GIVEN REQUEST A: According to the relocation thread, why should the move be finished before May? Answer in one to three sentences.

DOCUMENT EXTRACT:
+++++
I would suggest doing a little more research on the tax implications of
moving. The only major expense you can write off is what you pay the moving
company. Everything else is counted as regular income and taxed. This can
especially bite you with the USA's confusing AMT tax system.

Also, try and get the move done prior to May. Prices will go up 20-30% and
availability will be a lot tighter for moving companies

[0] co-founder of [https://www.movebuddha.com/](https://www.movebuddha.com/)

------
benhoyt
Three years ago my company paid me US$28,000 to move my family (me, wife,
three young kids) from New Zealand to New York City. This covered a moving
company (approx US$10,000), flights, and one month's rent while we found a
place to live. So it was basically enough, but there were a few costs we just
covered ourselves (always the way). So from my perspective what you're being
offered sounds reasonable, especially seeing you have fewer kids and it's
"only" from Canada.

------
mbrameld
I've gotten 2 relocation packages in the last 5 years that were very
different. Both were for senior developer positions, neither in any of the
tech hubs.

The first time I was given $2,500 to move from FL to AK to work for a small
consulting firm. Really just a token gesture, but it paid for the ferry and
hotels for the drive up. I had to arrange everything myself, pay out of
pocket, and submit receipts for reimbursement.
+++++
Dataset rows
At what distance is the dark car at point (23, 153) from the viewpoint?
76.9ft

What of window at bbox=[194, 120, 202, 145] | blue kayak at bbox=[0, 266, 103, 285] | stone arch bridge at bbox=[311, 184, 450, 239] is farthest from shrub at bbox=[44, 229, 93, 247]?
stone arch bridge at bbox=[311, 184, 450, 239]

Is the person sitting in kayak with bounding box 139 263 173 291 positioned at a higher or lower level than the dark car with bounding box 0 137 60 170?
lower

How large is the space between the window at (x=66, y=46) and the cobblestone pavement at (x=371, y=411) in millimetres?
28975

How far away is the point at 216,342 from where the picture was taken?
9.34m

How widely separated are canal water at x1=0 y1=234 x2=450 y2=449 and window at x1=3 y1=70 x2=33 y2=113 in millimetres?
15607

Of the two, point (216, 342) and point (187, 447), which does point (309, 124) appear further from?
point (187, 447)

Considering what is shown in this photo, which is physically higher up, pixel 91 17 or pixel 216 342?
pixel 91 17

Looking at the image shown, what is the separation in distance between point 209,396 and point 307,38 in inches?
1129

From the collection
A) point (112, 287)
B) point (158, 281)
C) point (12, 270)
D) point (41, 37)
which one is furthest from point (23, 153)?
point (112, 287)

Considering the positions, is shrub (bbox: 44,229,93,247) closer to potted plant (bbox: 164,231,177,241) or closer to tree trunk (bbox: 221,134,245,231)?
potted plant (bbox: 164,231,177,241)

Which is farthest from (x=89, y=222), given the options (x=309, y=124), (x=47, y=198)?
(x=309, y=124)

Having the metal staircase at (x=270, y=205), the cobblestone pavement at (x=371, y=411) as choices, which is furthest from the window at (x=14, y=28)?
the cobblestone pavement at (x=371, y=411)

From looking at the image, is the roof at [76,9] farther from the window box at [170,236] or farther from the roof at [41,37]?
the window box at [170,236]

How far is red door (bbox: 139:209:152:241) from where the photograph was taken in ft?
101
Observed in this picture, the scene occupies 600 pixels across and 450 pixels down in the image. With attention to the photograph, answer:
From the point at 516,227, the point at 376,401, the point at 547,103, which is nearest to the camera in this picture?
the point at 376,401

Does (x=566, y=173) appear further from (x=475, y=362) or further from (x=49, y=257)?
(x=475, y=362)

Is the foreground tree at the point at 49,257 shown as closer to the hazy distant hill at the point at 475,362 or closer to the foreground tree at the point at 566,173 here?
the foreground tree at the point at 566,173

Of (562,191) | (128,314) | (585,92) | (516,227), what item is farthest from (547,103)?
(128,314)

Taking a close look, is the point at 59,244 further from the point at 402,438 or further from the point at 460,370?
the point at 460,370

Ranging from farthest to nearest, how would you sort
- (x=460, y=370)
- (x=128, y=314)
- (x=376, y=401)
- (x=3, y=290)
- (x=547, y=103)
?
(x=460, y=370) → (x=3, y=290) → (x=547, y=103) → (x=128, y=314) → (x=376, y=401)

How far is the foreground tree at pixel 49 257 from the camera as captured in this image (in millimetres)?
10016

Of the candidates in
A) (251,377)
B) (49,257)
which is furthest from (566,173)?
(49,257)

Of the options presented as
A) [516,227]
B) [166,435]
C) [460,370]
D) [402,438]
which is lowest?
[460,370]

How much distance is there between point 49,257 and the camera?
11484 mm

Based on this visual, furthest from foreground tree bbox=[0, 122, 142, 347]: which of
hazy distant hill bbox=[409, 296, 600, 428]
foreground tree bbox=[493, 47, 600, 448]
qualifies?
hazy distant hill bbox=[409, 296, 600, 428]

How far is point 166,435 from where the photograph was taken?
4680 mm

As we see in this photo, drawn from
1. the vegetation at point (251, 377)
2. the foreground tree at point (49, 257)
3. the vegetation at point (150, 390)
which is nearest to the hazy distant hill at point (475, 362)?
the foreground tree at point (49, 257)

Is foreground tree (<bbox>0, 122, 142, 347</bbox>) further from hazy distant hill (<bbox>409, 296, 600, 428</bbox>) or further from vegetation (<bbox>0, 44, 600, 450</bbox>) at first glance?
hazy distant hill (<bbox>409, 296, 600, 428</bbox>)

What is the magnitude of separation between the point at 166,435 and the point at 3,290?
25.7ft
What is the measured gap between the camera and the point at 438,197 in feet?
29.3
+++++
GIVEN REQUEST B: From the dataset rows, extract the stretch from the line containing "Is the foreground tree at the" through the line containing "(x=460, y=370) →", unchanged.

CORRECT RESULT A: After May, prices rise by 20-30%, and moving companies have much less availability.

CORRECT RESULT B:
Is the foreground tree at the point at 49,257 shown as closer to the hazy distant hill at the point at 475,362 or closer to the foreground tree at the point at 566,173 here?
the foreground tree at the point at 566,173

Of (562,191) | (128,314) | (585,92) | (516,227), what item is farthest from (547,103)?
(128,314)

Taking a close look, is the point at 59,244 further from the point at 402,438 or further from the point at 460,370?
the point at 460,370

Ranging from farthest to nearest, how would you sort
- (x=460, y=370)
- (x=128, y=314)
- (x=376, y=401)
- (x=3, y=290)
- (x=547, y=103)
?
(x=460, y=370) → (x=3, y=290) → (x=547, y=103) → (x=128, y=314) → (x=376, y=401)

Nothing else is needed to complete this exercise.